But it must be noted that, although the mapping has already been removed in
the page table, it maybe still exist in TLB. And the freed physical memory
may also be reused for others. So a attacker can persistent access to memory
based on the just freed IOVA, to obtain sensible data or corrupt memory. So
the VFIO should always choose the strict mode.

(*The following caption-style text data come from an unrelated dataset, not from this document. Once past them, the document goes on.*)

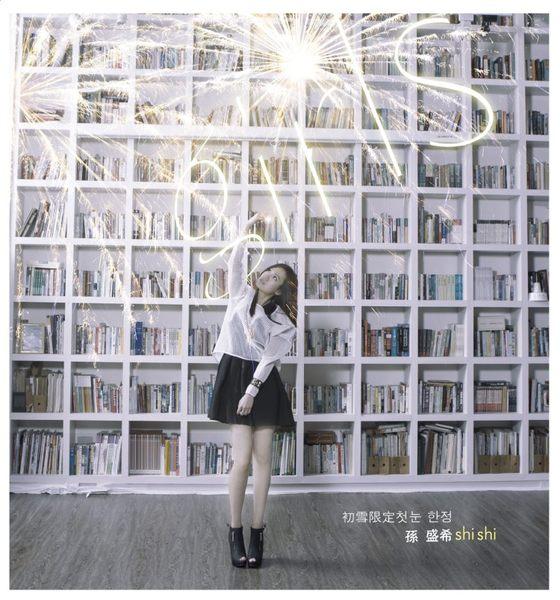 孫盛希 希~O2 初雪限定版 CD st album ^(音樂影片購^)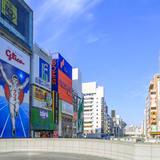 大阪旅行ガイド!人気エリアや見どころ・アクセス情報が満載!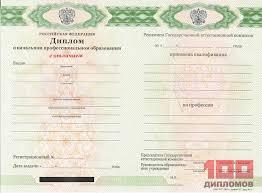 Купить диплом пенза расписание Допустим Вы проучились определённый период на определённую форма диплома спо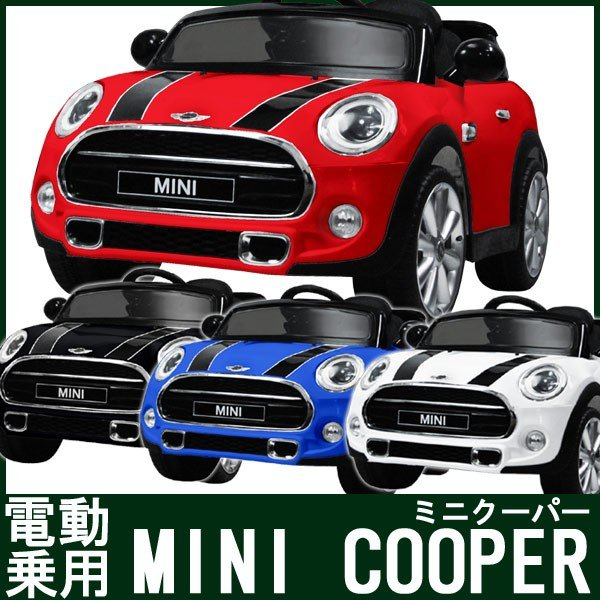 電動乗用ミニクーパー MINI COOPER 子供用 電動乗用カー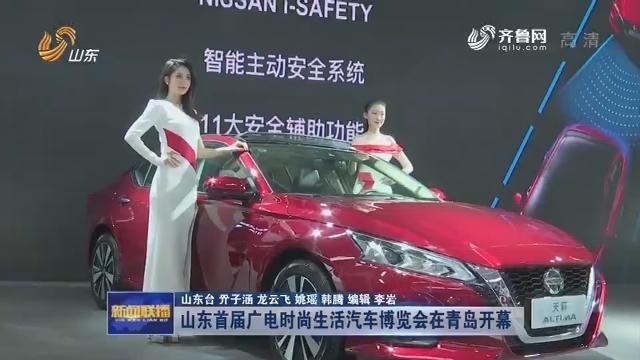 山东首届广电时尚生活汽车博览会在青岛开幕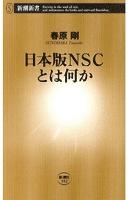 日本版NSCとは何か(新潮新書)
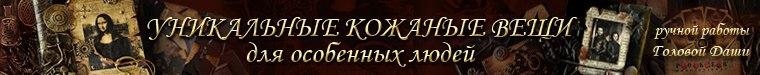 Даша Голова (podarki-dasha)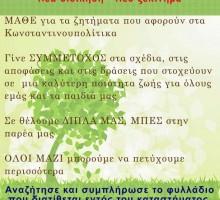 afisa_final_web
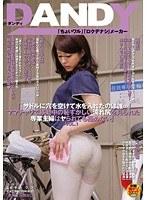 Nonton Bokep Jepang Cewek Bersepeda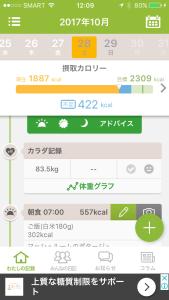 171028asuken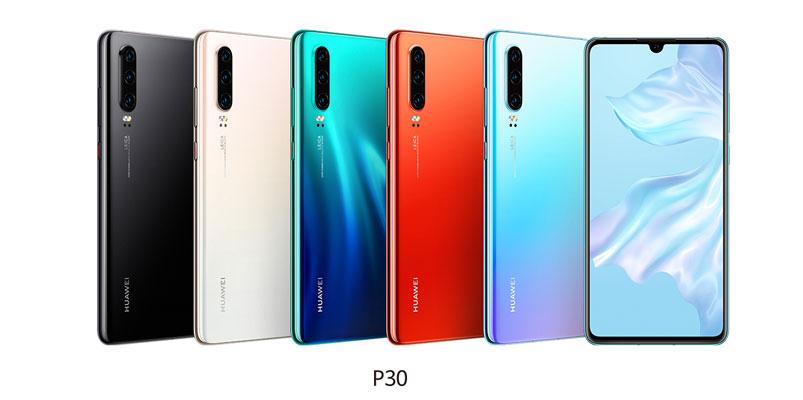 Precio en México de Huawei P30, conoce sus especificaciones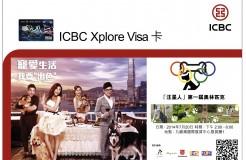 全年 ICBC Xplore Visa 拉花班買一送一優惠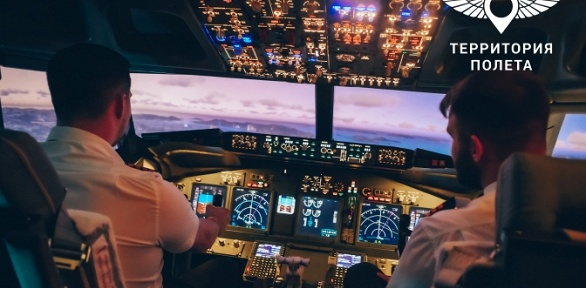 Полет наавиатренажере Boeing 737 отклуба «Территория полета»
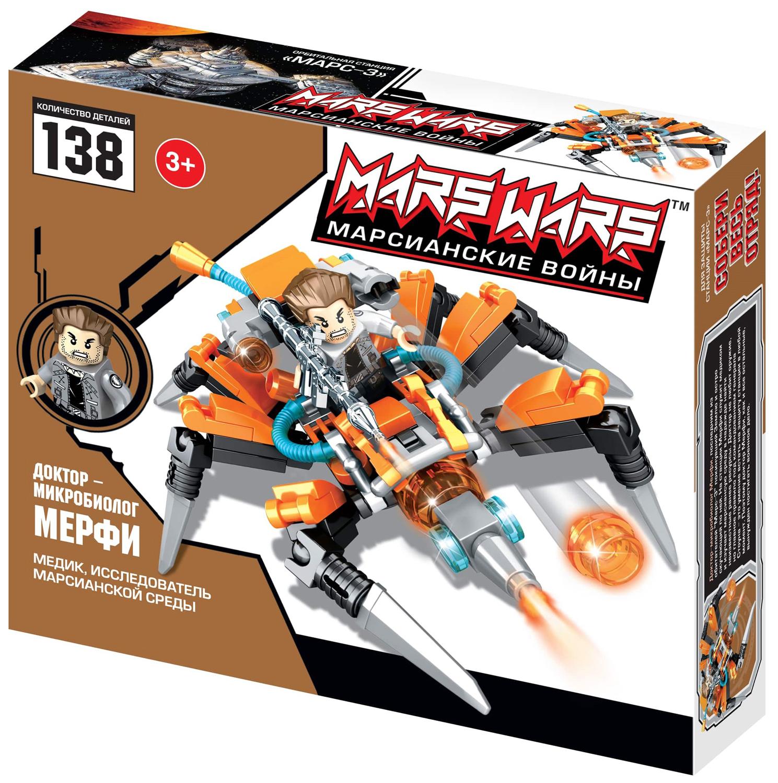 Mars Wars Конструктор пластиковый Доктор Мерфи 138 деталей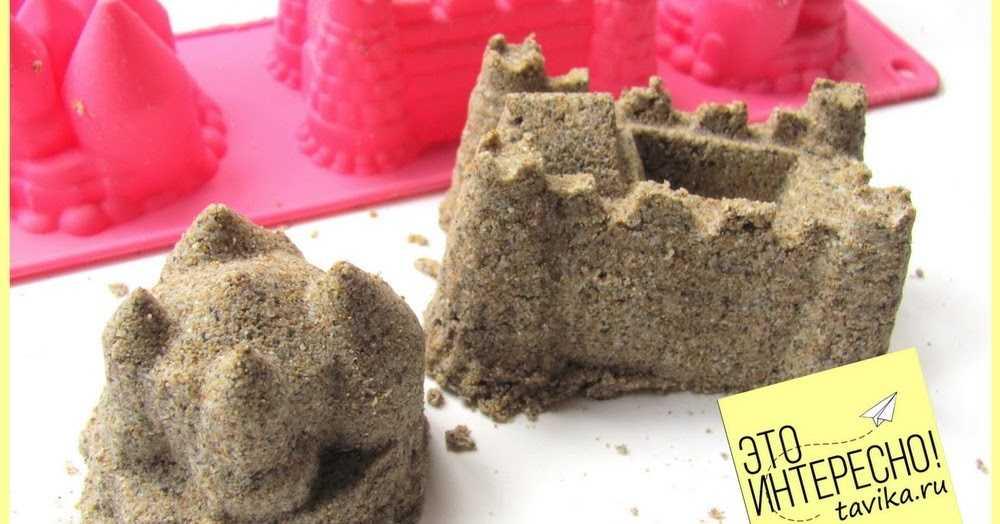 Кинетический песок для ребенка: что это такое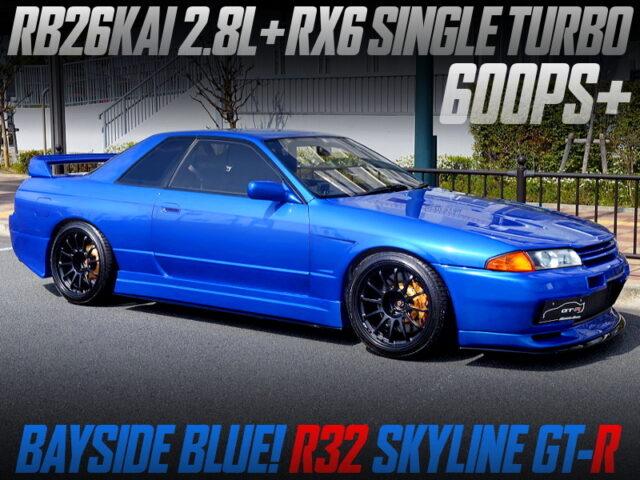 600PS 2.8L RX6 SINGLE TURBOCHARGED RB26 into R32 GT-R BAYSIDE BLUE.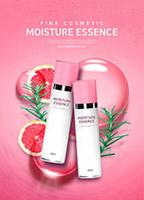 创意化妆品海报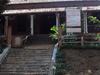 Kandyan Art Association's Building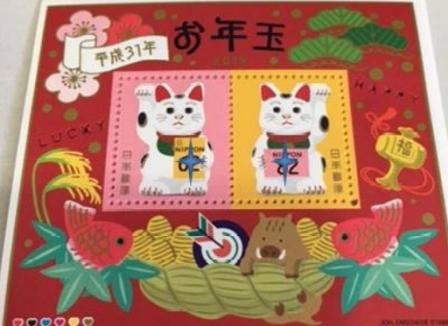 20190130切手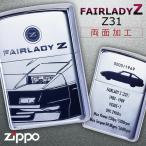 zippo ライター ブランド フェアレディZ ジッポーライター zippoライター Zippoライター Zippo ジッポー ZIPPO FAIRLADY Z [Z31] ギフト プレゼント 贈り物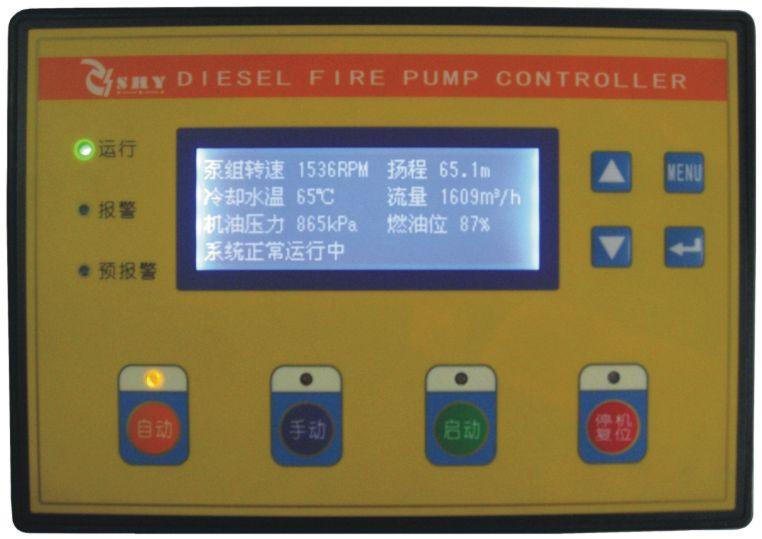 柴油机消防水泵控制器产品说明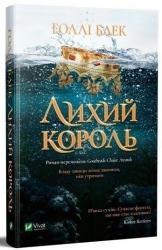 купить: Книга Лихий король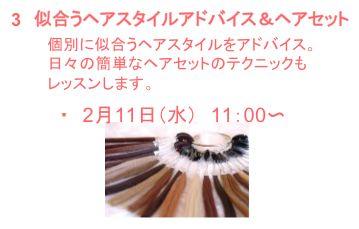 f0046418_12153818.jpg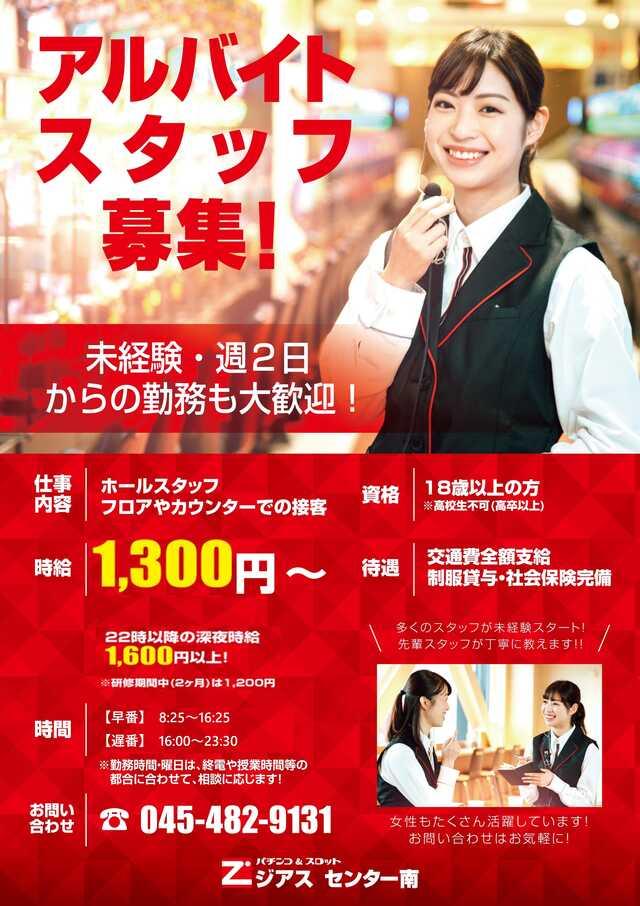 P牙狼 月虹 近日登場!!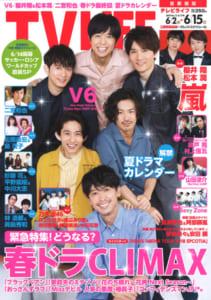 テレビライフ12号5月30日(水)発売(表紙:V6)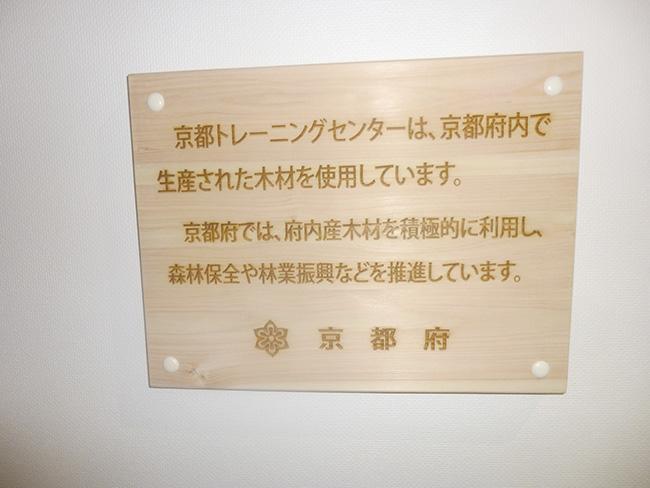 京都産木材による銘板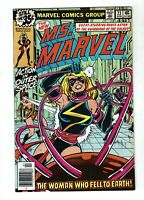 Ms. Marvel #23, FN+ 6.5, Final Issue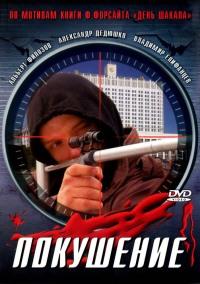 Смотреть Сармат 2: Покушение онлайн на KinoPod.ru бесплатно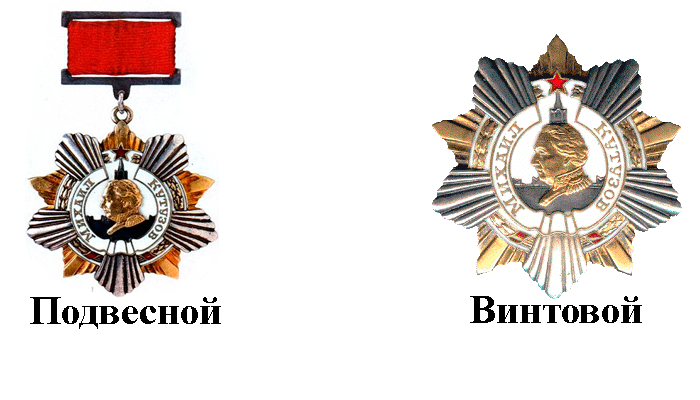 Варианты Ордена Кутузова первой степени
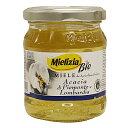 《ミエリツィア》アカシアのハチミツ【250g】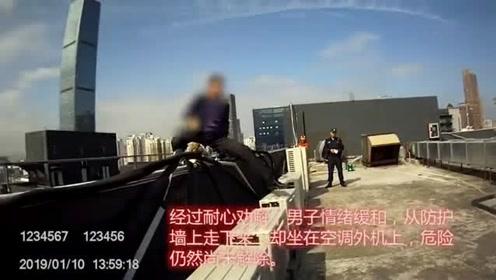 惊险一刻!福田一中年男子欲跳楼 民警飞身一跃将其救下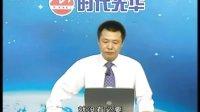 【新劳动合同法】第3讲 劳动合同的订立(上)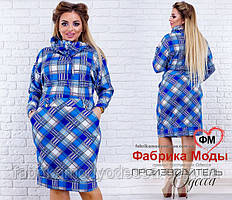 Яркое трикотажное платье с карманами батал Производитель Одесса Прямой поставщик 48, 50, 52, 54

This patch just add a new parameter for the unmap operation, to help the
upper functions capable choose which mode to be applied.

No functional changes.

Signed-off-by: Zhen Lei <[email protected]>
---
drivers/iommu/arm-smmu-v3.c | 2 +-
drivers/iommu/arm-smmu.c | 2 +-
drivers/iommu/io-pgtable-arm-v7s.c | 6 +++---
drivers/iommu/io-pgtable-arm.c | 6 +++---
drivers/iommu/io-pgtable.h | 2 +-
drivers/iommu/ipmmu-vmsa.c | 2 +-
drivers/iommu/msm_iommu.c | 2 +-
drivers/iommu/mtk_iommu.c | 2 +-
drivers/iommu/qcom_iommu.c | 2 +-
include/linux/iommu.h | 2 ++
10 files changed, 15 insertions(+), 13 deletions(-)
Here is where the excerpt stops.